— Start of Passage provided —

God dwells with us church! What a glorious hope! We can’t remember, so God gifted us himself. Because of Christ’s redemptive work for our failings, we CAN remember. Not because of anything we have done, but only because of what Christ has done for us. And only because we have the Holy Spirit with us. So if you struggle to remember, ask The Helper that the church was given in Acts 2. 

We will never remember Christ perfectly in every single situation on this earth, that is why we need Christ to begin with. But there is hope. Christ's work completely redeems us. 

We can trust in Christ’s sufficient work and work out our salvation with fear and trembling. Humbly taking steps as he transforms our heart to beat to the rhythm of the gospel. 

If you struggle to remember, behold the work of Christ. 

Some more good news too…we can remember together! Christ himself gave us, the church, his bride, a way to remember his work every time we meet…through communion.

— End of Passage provided —

**Goal 1:** In the saved entries, change "nearest" to "closest" in the lines from the one containing "Across the options" through the last entry, inclusive. Return those lines with nothing else altered.
The passage above and the saved entries that follow are unrelated material.

— Start of Data —

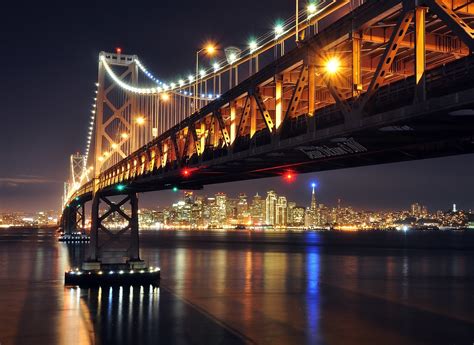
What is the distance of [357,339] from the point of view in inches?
1030

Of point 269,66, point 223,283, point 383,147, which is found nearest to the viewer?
point 383,147

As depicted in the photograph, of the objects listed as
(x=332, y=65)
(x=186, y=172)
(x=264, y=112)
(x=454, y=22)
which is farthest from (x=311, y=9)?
(x=186, y=172)

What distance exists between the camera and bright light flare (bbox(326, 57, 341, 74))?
15633mm

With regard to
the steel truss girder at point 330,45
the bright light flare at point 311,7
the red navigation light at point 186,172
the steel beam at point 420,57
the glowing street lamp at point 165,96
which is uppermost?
the glowing street lamp at point 165,96

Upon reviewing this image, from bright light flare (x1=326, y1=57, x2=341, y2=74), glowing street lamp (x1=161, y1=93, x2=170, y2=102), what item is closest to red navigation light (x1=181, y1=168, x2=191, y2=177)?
bright light flare (x1=326, y1=57, x2=341, y2=74)

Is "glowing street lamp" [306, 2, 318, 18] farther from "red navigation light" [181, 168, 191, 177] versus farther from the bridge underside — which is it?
"red navigation light" [181, 168, 191, 177]

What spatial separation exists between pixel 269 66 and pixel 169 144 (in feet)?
50.0

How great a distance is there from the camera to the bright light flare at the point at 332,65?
15.6 meters

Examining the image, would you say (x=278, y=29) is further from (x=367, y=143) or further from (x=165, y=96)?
(x=165, y=96)

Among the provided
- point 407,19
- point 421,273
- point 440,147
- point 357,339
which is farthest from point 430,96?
point 421,273

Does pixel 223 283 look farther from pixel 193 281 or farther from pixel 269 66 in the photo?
pixel 269 66

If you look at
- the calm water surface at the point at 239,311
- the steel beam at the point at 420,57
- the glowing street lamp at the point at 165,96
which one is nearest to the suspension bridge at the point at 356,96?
the steel beam at the point at 420,57

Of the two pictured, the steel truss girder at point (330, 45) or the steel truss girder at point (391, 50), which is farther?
the steel truss girder at point (330, 45)

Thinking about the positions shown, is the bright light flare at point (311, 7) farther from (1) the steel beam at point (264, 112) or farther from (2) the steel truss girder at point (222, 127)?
(2) the steel truss girder at point (222, 127)
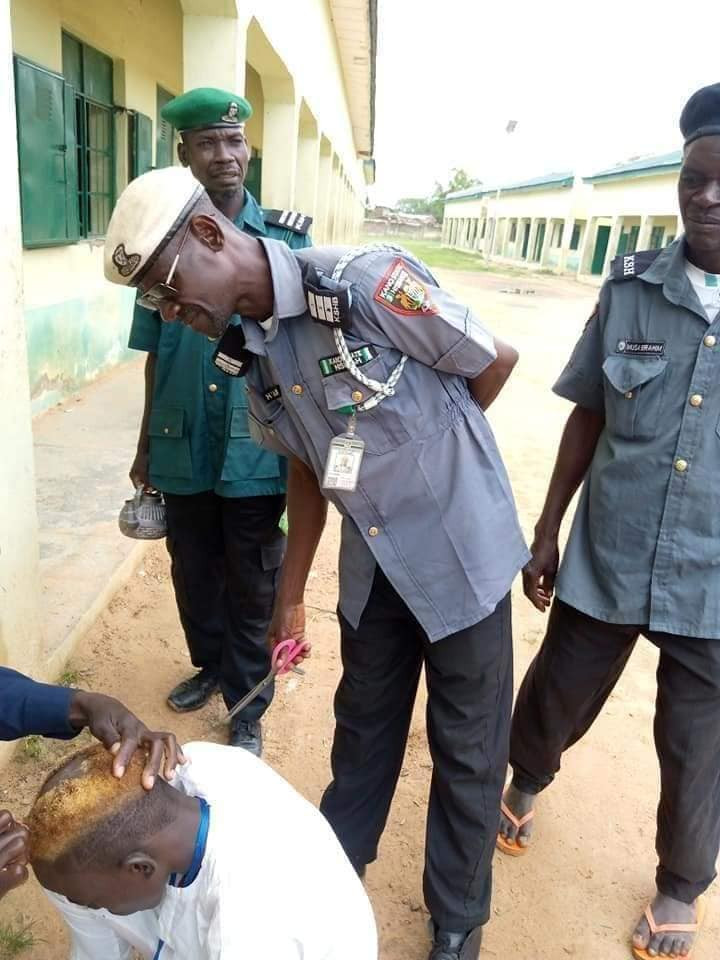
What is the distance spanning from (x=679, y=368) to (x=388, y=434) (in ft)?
2.31

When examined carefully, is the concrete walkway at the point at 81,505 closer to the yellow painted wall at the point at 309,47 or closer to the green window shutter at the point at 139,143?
the green window shutter at the point at 139,143

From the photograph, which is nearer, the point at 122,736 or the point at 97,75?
the point at 122,736

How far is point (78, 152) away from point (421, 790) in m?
5.33

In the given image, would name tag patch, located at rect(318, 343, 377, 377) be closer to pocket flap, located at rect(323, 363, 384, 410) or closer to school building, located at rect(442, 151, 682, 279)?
pocket flap, located at rect(323, 363, 384, 410)

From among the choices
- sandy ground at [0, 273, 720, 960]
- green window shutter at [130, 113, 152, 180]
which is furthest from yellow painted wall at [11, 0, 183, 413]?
sandy ground at [0, 273, 720, 960]

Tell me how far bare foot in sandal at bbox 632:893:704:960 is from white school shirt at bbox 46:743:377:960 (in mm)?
1015

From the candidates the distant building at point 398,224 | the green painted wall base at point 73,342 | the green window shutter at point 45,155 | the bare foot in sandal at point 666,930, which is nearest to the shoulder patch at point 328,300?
the bare foot in sandal at point 666,930

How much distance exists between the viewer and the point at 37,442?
4.89 meters

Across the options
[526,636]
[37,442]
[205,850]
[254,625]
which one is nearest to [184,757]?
[205,850]

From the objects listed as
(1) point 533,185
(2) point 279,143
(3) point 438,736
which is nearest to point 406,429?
(3) point 438,736

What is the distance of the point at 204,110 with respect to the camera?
7.41 feet

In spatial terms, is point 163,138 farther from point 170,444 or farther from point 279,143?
point 170,444

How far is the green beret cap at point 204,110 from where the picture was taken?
2246mm

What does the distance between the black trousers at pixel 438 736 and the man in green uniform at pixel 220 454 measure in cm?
61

— End of Data —

**Goal 2:** Write out the passage on remembering Christ between "We can trust" and "of the gospel.", inclusive.

**Full output 1:**
Across the options
[526,636]
[37,442]
[205,850]
[254,625]
which one is closest to [184,757]?
[205,850]

From the objects listed as
(1) point 533,185
(2) point 279,143
(3) point 438,736
which is closest to point 406,429?
(3) point 438,736

What is the distance of the point at 204,110 with respect to the camera?
7.41 feet

In spatial terms, is point 163,138 farther from point 170,444 or farther from point 279,143?
point 170,444

How far is the green beret cap at point 204,110 from where the picture was taken?
2246mm

What does the distance between the black trousers at pixel 438 736 and the man in green uniform at pixel 220 454 measure in cm?
61

**Full output 2:**
We can trust in Christ’s sufficient work and work out our salvation with fear and trembling. Humbly taking steps as he transforms our heart to beat to the rhythm of the gospel.